Teks Pilihan:
┌────────

Program Makan Bergizi Gratis (MBG) yang dimulai sejak 6 Januari 2025, alih-alih mencukupi kebutuhan gizi anak-anak sekolah, program unggulan Presiden Prabowo Subianto ini malah terus-menerus dibelit banyak masalah. Terancam meleset dari target?
Belum juga teratasinya berbagai kekacauan yang ada sejak awal pelaksanaan MBG, berbagai masalah baru kembali bermunculan pada momentum Ramadan 2025 ini. Semua persoalan yang muncul bersumber dari Badan Gizi Nasional (BGN) selaku penyelenggara MBG.
Sebelumnya, pelaksanaan MBG diwarnai banyak masalah, dari mulai dapur-dapur Satuan Pelayanan Pemenuhan Gizi (SPPG) yang menjadi mitra mandiri BGN hingga kisruh monopoli ompreng oleh BGN. Baru-baru ini publik dikejutkan dengan dimonopolinya menu MBG oleh produk-produk Mayora, produsen besar makanan dan minuman.
Dengan dalih menyesuaikan dengan menu yang bisa dibawa pulang oleh siswa selama Ramadan, produk Mayora mendominasi pada makanan yang disajikan dalam bentuk biskuit, roti, dan sereal instan. Persoalannya, pelibatan produk makanan dari UMKM tak tampak. Padahal sejak awal digaung-gaungkan bakal menyertakan UMKM dalam penyediaan menu MBG.
Direktur Eksekutif Global Strategi Riset Indonesia (GSRI), Sebastian Salang menyoroti bila BGN justru melibatkan korporasi besar seperti Mayora, maka perlu dicurigai motif di baliknya. BGN dituntut konsisten dengan tujuan program ini, sehingga harus memprioritaskan kerja sama dengan UMKM dan para petani, peternak, serta nelayan. “Kalau dikerjakan oleh korporasi besar, maka UMKM tidak akan mendapat bagian, dan keuntungan akan menumpuk di satu korporasi,” kata dia kepada Inilah.com saat dihubungi di Jakarta, baru-baru ini.
Salah satu tujuan program MBG adalah memberdayakan perekonomian rakyat bidang pertanian, peternakan, dan perikanan, serta mendorong pertumbuhan UMKM. Sebab, jika BGN memilih bekerja sama dengan korporasi besar, maka UMKM akan mati dan sulit terlibat dalam program ini, karena tak bisa bersaing dengan korporasi yang memiliki segala-galanya.
Ia pun menggarisbawahi, jangan sampai pelibatan korporasi besar karena kegagalan BGN mencapai target pembentukan SPPG atau dapur MBG, sehingga memilih jalan pintas dan jalan yang paling mudah. Oleh karena itu, BGN harus segera dievaluasi kinerjanya selama beberapa bulan ini, sebelum uang negara terlanjur diselewengkan.

└────────

Tugas A: Salin bagian teks tentang program Makan Bergizi Gratis, dimulai dari "Salah satu tujuan" dan berlanjut hingga "negara terlanjur diselewengkan.".

Data Masukan:

┌────────

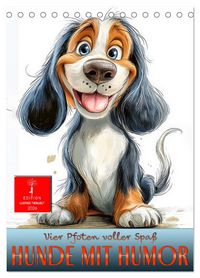 Produktbild: Hunde mit Humor (Tischkalender 2026 DIN A5 hoch), CALVENDO Monatskalender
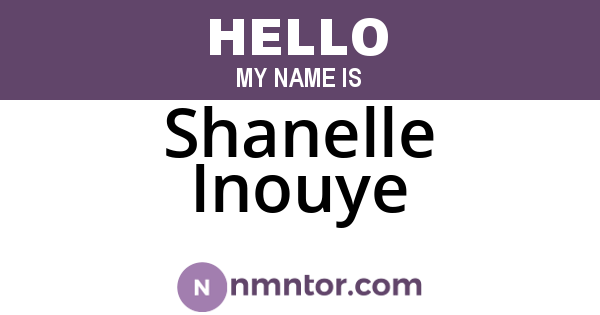 Shanelle Inouye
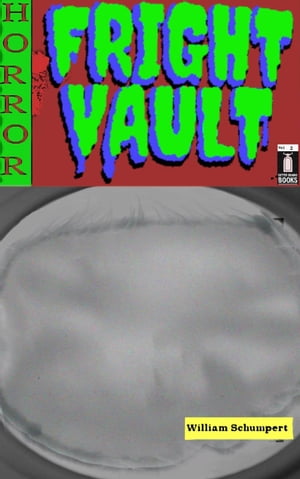 Fright Vault Volume 2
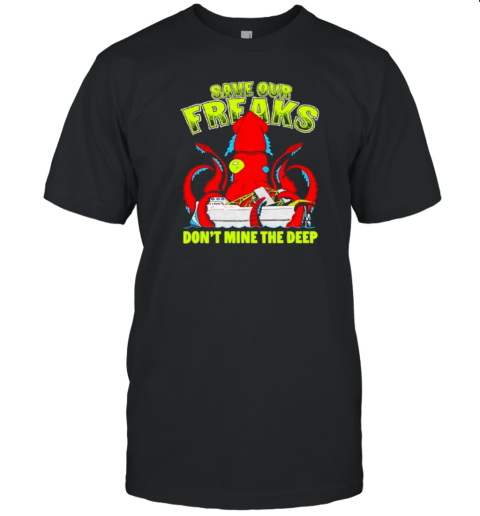 Squidtember Save Our Freaks Don&#39T Mine The Deep T-Shirt - Style 2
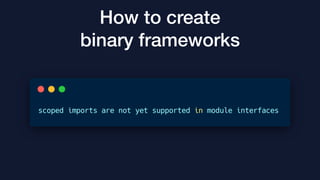 How to create
binary frameworks
 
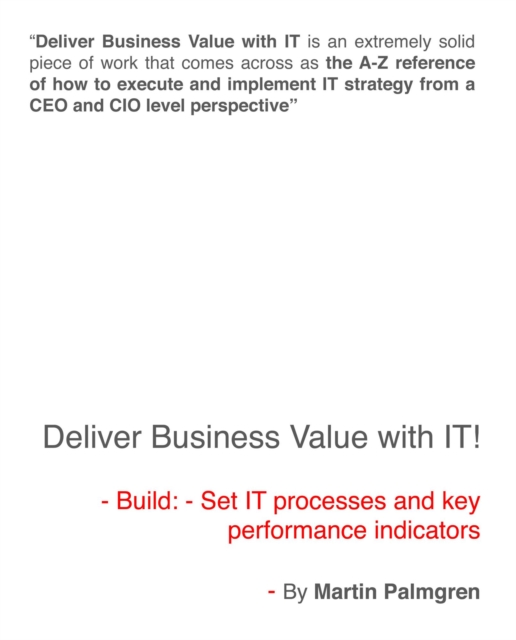 Deliver Business Value With IT! - Build: - Set IT Processes And Key Performance Indicators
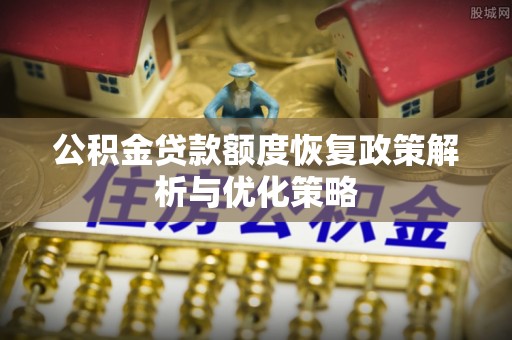 甘肃公积金贷款额度恢复政策解析与优化策略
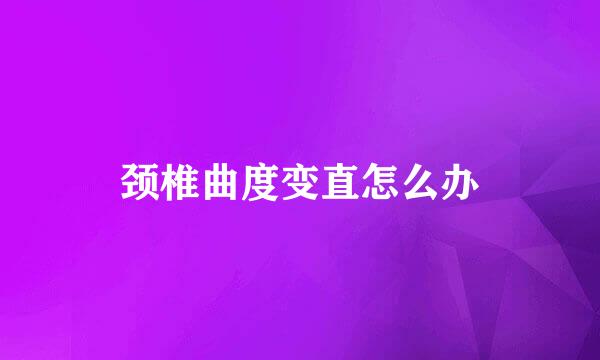 颈椎曲度变直怎么办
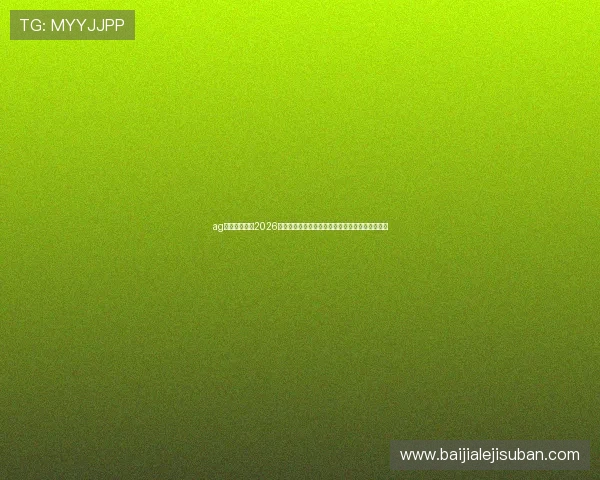 ag视讯欢迎你:2026世界杯赛前热点预测与专家分析助你把握比赛走势 ag视讯欢迎你:2026世界杯赛前热点预测与专家分析助你把握比赛走势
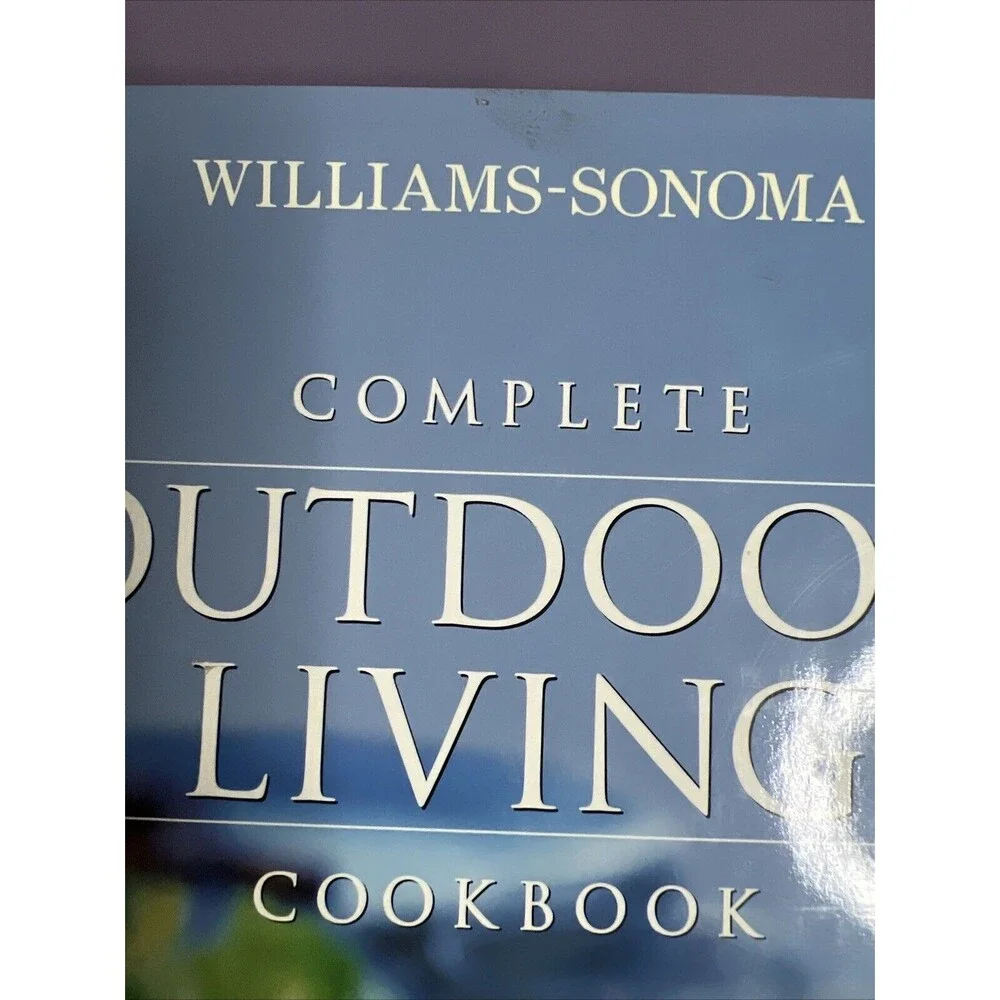 *2/$10* Complete Outdoor Living Cookbook (Williams-Sonoma Outdoors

└────────

Tugas B: Tulis ulang seluruh catatan di atas dengan mengganti "T-Shirt" menjadi "Kaus" tanpa mengubah bagian lain. Jangan sertakan penanda gambar dalam jawaban.

Jawaban A:
Salah satu tujuan program MBG adalah memberdayakan perekonomian rakyat bidang pertanian, peternakan, dan perikanan, serta mendorong pertumbuhan UMKM. Sebab, jika BGN memilih bekerja sama dengan korporasi besar, maka UMKM akan mati dan sulit terlibat dalam program ini, karena tak bisa bersaing dengan korporasi yang memiliki segala-galanya.
Ia pun menggarisbawahi, jangan sampai pelibatan korporasi besar karena kegagalan BGN mencapai target pembentukan SPPG atau dapur MBG, sehingga memilih jalan pintas dan jalan yang paling mudah. Oleh karena itu, BGN harus segera dievaluasi kinerjanya selama beberapa bulan ini, sebelum uang negara terlanjur diselewengkan.

Jawaban B:
 Produktbild: Hunde mit Humor (Tischkalender 2026 DIN A5 hoch), CALVENDO Monatskalender
 Shanelle Inouye
 Fright Vault Volume 2
 Squidtember Save Our Freaks Don&#39T Mine The Deep Kaus - Style 2
 How to create
binary frameworks
 
 Deliver Business Value With IT! - Build: - Set IT Processes And Key Performance Indicators
 甘肃公积金贷款额度恢复政策解析与优化策略
 颈椎曲度变直怎么办
 ag视讯欢迎你:2026世界杯赛前热点预测与专家分析助你把握比赛走势 ag视讯欢迎你:2026世界杯赛前热点预测与专家分析助你把握比赛走势
 *2/$10* Complete Outdoor Living Cookbook (Williams-Sonoma Outdoors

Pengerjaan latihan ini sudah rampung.